David Ozgo, a senior vice president for theDistilled Spirits Council of the United States, argued change is needed to level the playing field. He said wineries have an unfair advantage because they can sell online and ship their products directly to Kansas consumers.
He said Kansans want the same convenience when it comes to purchasing liquor, or spirits.
“Spirits have been taking market share from beer and wine for the past 20 years,” he said. “It’s only natural that they (consumers) want to purchase their preferred beverage as easily as possible.”
Kansas distilleries in the mix
Anticipating that legislators might have concerns about giving big liquor companies direct access to consumers, Ozgo said that Kansas-based craft distilleries would also benefit from a change in the law. Marketing their products online would free them from dealing exclusively with distributors who often don’t push their products.
More than 40% of craft distillers surveyed by the American Distilling Institute reported difficulty “finding a wholesaler willing to take their products,” Ozgo said.
Of those who could, he said, nearly 70% said the wholesaler didn’t do enough to market their products.
“Small craft brands just do not have the volume to get much interest from the highly consolidated wholesale industry,” Ozgo said.

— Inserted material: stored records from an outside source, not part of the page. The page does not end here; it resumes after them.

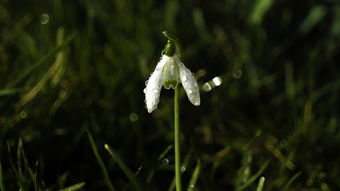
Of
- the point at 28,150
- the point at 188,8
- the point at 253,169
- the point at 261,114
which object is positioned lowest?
the point at 253,169

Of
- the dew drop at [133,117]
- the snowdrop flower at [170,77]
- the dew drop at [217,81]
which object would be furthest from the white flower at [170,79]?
the dew drop at [217,81]

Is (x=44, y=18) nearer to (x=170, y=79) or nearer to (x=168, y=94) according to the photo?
(x=168, y=94)

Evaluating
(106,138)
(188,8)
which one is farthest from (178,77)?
(188,8)

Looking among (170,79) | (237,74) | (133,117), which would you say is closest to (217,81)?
(237,74)

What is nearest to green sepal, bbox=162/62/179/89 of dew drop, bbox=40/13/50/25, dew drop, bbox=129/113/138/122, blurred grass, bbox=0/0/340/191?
blurred grass, bbox=0/0/340/191

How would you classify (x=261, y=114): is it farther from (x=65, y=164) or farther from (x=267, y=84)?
(x=65, y=164)

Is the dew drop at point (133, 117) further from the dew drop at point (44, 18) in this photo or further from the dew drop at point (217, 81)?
the dew drop at point (44, 18)
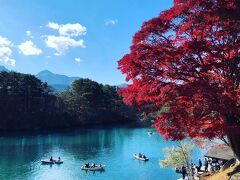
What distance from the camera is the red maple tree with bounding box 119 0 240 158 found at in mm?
12773

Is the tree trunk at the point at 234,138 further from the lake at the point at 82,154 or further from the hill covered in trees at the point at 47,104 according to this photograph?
the hill covered in trees at the point at 47,104

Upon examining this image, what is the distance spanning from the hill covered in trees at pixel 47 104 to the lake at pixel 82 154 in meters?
12.4

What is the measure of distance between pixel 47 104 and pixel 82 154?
53533mm

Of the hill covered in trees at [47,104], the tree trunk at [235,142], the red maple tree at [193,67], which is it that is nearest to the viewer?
the red maple tree at [193,67]

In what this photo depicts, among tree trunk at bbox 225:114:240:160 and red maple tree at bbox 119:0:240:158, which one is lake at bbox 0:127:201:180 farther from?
red maple tree at bbox 119:0:240:158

TheBoot Hill Distillery in Dodge City is one of several in Kansas that could benefit from direct marketing. It’s founder, Hayes Kelman, a Haskell County grain farmer, said the only way the distillery can sell its vodka, whiskey, gin and other products outside of its tasting room is to sign on with a distributor.
But even that, Kelman said, doesn’t guarantee placement on liquor store shelves or cocktail menus at bars and restaurants.
“There are more brands than distributors,” Kelman said in written testimony to the committee.
Rep. Sean Tarwater, a Republican from Stillwell and a member of the committee, told the Topeka Capital-Journal that he would like to make it possible for people who visit Kansas microbreweries and distilleries to purchase “another bottle of whatever they liked” when they get home.
Whitney Damron, a lobbyist for liquor store owners, reminded lawmakers that any accommodation they make for small Kansas producers would also apply to “out-of-state distillers, big and small.”
Lots of illegal shipments
Beyond the harm that direct-to-consumer sales could do to local liquor stores, opponents say it would overwhelm state regulators who are already struggling to collect taxes from wineries.
Debbi Beavers, director of the Kansas Department of Revenue division that enforces state liquor laws, told lawmakers that a limited investigation showed that 50% of the companies shipping wine into the state in 2020 didn’t have the required federal or state licenses.
Legalizing direct shipments of liquor, Beavers said, both would lead to more underage drinking and the importation of alcohol that’s not been regulated for purity. And she said the state would experience a “significant loss of revenue” from liquor taxes that would go uncollected.
Duncan, the wholesalers’ lobbyist, urged lawmakers to wait before making any more changes to the state’s liquor laws.
“Don’t move too quickly,” he said. “Let’s see how the (wine) shipments clean themselves up and how the taxes get paid.”
Rep. John Barker, an Abilene Republican and the committee chair, said the panel will finalize recommendations to the full Legislature at its final meeting Nov. 10.